#### [Data supplied]
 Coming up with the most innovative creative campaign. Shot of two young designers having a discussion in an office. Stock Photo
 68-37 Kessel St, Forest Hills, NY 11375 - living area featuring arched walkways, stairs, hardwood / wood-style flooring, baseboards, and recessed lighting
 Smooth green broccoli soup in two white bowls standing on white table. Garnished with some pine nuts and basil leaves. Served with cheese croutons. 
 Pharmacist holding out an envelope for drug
==
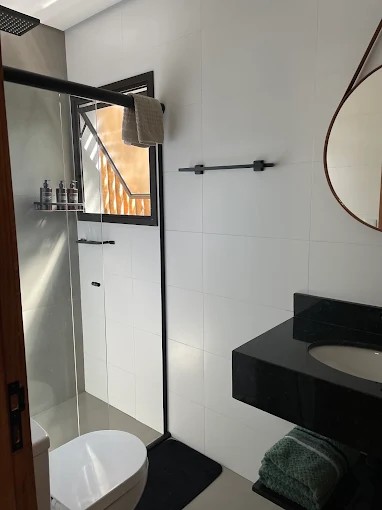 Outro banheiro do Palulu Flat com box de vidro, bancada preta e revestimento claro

#### [What is needed]
Copy out the rows from the line with "Coming up with" to the line with "Pharmacist holding out an envelope for drug", both included, exactly as they appear.

#### [Response area]
 Coming up with the most innovative creative campaign. Shot of two young designers having a discussion in an office. Stock Photo
 68-37 Kessel St, Forest Hills, NY 11375 - living area featuring arched walkways, stairs, hardwood / wood-style flooring, baseboards, and recessed lighting
 Smooth green broccoli soup in two white bowls standing on white table. Garnished with some pine nuts and basil leaves. Served with cheese croutons. 
 Pharmacist holding out an envelope for drug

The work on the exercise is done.